- _Task objective_: Make an exact copy of the records, with the images left out.
* BEGIN Data supplied *
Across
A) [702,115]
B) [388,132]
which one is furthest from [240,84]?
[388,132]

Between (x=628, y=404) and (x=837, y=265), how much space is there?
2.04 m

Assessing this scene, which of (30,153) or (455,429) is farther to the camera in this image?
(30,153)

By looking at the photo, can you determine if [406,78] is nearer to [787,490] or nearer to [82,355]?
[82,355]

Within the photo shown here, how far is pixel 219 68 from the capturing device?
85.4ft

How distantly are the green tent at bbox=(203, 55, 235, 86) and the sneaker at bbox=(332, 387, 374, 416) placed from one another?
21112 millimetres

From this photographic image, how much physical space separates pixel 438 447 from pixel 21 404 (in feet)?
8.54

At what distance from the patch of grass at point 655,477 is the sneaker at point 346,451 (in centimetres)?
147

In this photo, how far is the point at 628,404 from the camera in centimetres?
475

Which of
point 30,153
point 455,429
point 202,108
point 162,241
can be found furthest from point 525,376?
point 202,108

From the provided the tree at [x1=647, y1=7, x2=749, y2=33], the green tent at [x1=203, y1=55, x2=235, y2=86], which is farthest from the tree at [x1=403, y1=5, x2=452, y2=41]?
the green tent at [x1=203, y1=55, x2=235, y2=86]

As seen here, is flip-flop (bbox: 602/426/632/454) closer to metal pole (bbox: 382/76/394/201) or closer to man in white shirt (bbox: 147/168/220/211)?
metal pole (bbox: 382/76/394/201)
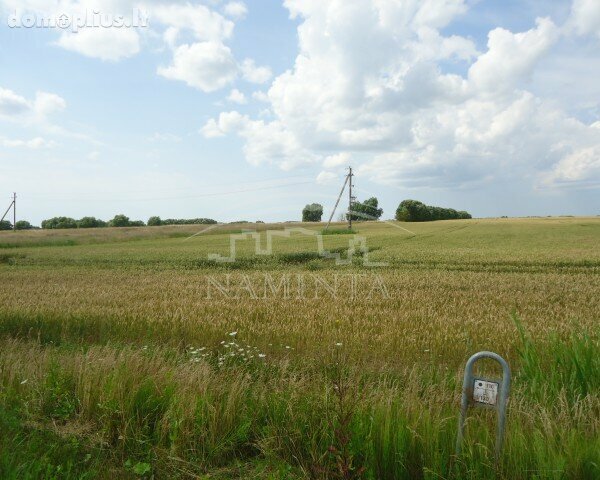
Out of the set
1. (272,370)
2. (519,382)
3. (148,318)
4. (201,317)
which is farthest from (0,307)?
(519,382)

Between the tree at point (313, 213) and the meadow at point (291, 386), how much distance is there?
7608 centimetres

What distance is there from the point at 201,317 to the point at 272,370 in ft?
11.8

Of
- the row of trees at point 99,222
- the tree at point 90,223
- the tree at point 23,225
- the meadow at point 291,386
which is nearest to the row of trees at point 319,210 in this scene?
the row of trees at point 99,222

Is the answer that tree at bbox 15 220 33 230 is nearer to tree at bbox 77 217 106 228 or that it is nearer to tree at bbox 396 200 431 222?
tree at bbox 77 217 106 228

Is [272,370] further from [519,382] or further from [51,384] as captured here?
[519,382]

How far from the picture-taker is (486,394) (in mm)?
3291

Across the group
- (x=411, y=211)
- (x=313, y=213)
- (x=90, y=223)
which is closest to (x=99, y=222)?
→ (x=90, y=223)

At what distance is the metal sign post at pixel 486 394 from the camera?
3.23 m

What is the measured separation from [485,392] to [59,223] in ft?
311

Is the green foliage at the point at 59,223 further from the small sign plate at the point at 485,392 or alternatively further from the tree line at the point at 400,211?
the small sign plate at the point at 485,392

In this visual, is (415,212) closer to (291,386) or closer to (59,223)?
(59,223)

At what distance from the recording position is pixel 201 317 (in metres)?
8.99

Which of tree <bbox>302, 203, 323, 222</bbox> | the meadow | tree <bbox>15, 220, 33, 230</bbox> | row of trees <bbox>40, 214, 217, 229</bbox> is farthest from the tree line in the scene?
the meadow

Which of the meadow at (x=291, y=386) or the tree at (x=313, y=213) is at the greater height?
the tree at (x=313, y=213)
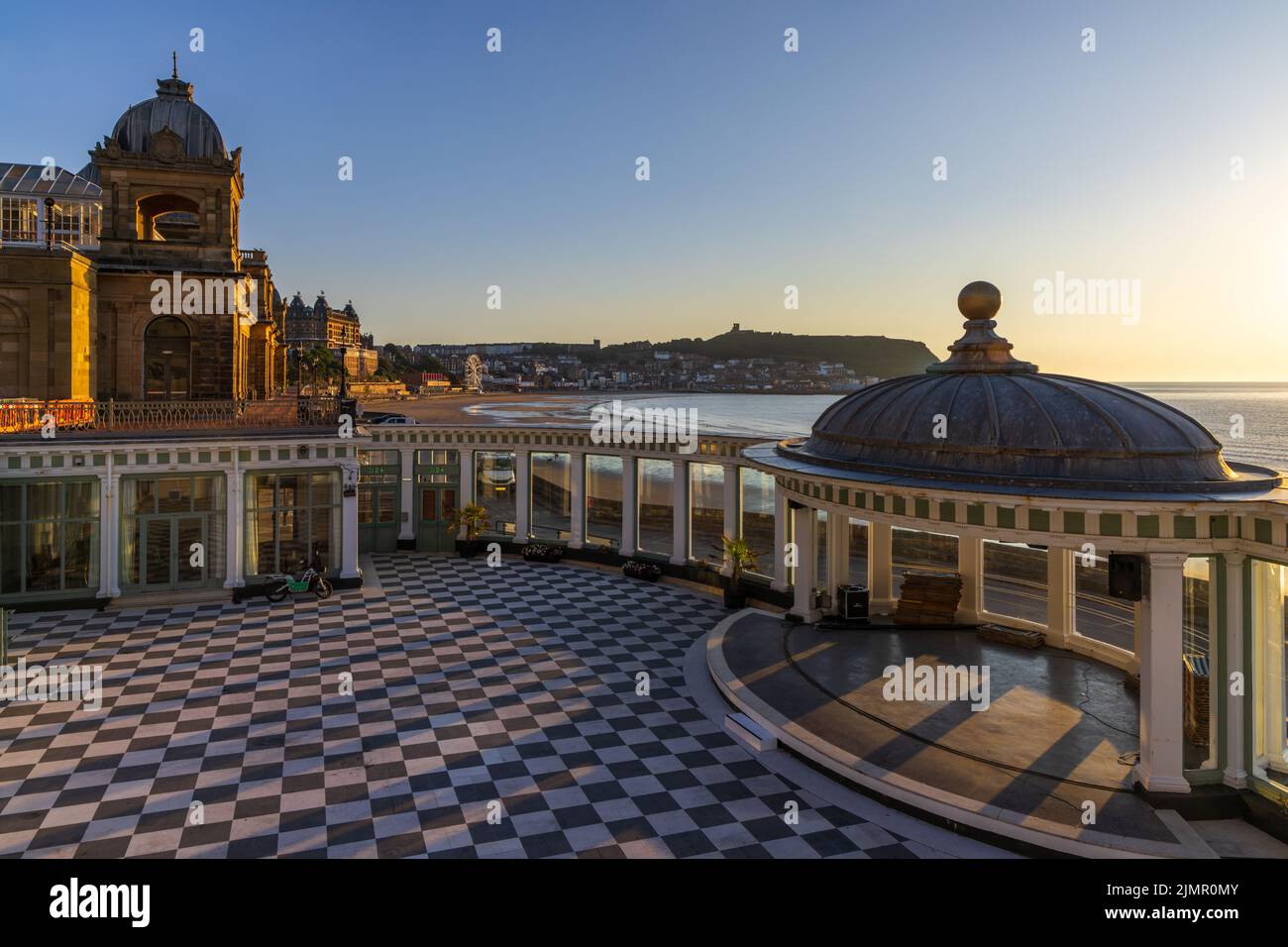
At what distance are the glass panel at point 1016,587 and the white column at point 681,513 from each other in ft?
* END Data supplied *
- _Output of the exercise_:
Across
A) [702,115]
B) [388,132]
which one is furthest from [240,84]?
[388,132]

Between (x=628, y=404) and (x=837, y=265), how much space is there?
2.04 m

Assessing this scene, which of (30,153) or (455,429) is farther to the camera in this image?
(30,153)

By looking at the photo, can you determine if [406,78] is nearer to [787,490] or nearer to [82,355]?
[82,355]

Within the photo shown here, how far is pixel 219 68 from the capturing device?
85.4ft

How distantly are the green tent at bbox=(203, 55, 235, 86) and the sneaker at bbox=(332, 387, 374, 416) placed from one another?
21112 millimetres

From this photographic image, how much physical space separates pixel 438 447 from pixel 21 404 (in feet)?
8.54

At what distance from the patch of grass at point 655,477 is the sneaker at point 346,451 (in centimetres)?
147

In this photo, how far is the point at 628,404 from the camera in centimetres?
475

Which of
point 30,153
point 455,429
point 202,108
point 162,241
can be found furthest from point 525,376?
point 202,108

From the provided the tree at [x1=647, y1=7, x2=749, y2=33], the green tent at [x1=203, y1=55, x2=235, y2=86], which is farthest from the tree at [x1=403, y1=5, x2=452, y2=41]?
the green tent at [x1=203, y1=55, x2=235, y2=86]

As seen here, is flip-flop (bbox: 602/426/632/454) closer to metal pole (bbox: 382/76/394/201) or closer to man in white shirt (bbox: 147/168/220/211)?
metal pole (bbox: 382/76/394/201)
Out of the set
1. (272,370)
2. (519,382)
3. (148,318)
4. (201,317)
which is farthest from (0,307)?
(519,382)

Between the tree at point (313, 213) and the meadow at point (291, 386), how much distance is there?
7608 centimetres

What distance is there from the point at 201,317 to the point at 272,370 in ft?
11.8

Of
- the row of trees at point 99,222
- the tree at point 90,223
- the tree at point 23,225
- the meadow at point 291,386
which is nearest to the row of trees at point 319,210 in this scene?
the row of trees at point 99,222

Is the answer that tree at bbox 15 220 33 230 is nearer to tree at bbox 77 217 106 228 or that it is nearer to tree at bbox 396 200 431 222?
tree at bbox 77 217 106 228

Is [272,370] further from [519,382] or further from [51,384] as captured here?
[519,382]

How far from the picture-taker is (486,394) (in mm)?
3291

Across the group
- (x=411, y=211)
- (x=313, y=213)
- (x=90, y=223)
which is closest to (x=99, y=222)?
→ (x=90, y=223)

At what distance is the metal sign post at pixel 486 394 from the camera?
3.23 m

What is the measured separation from [485,392] to [59,223] in ft?
311

Is the green foliage at the point at 59,223 further from the small sign plate at the point at 485,392 or alternatively further from the tree line at the point at 400,211?
the small sign plate at the point at 485,392

In this visual, is (415,212) closer to (291,386) or closer to (59,223)?
(59,223)

At what distance from the recording position is pixel 201 317 (in metres)?
8.99

Which of tree <bbox>302, 203, 323, 222</bbox> | the meadow | tree <bbox>15, 220, 33, 230</bbox> | row of trees <bbox>40, 214, 217, 229</bbox> is farthest from the tree line in the scene?
the meadow

Which of the meadow at (x=291, y=386) or the tree at (x=313, y=213) is at the greater height?
the tree at (x=313, y=213)
At what distance are the glass panel at point 1016,587 and the white column at point 681,513 from each other in ft?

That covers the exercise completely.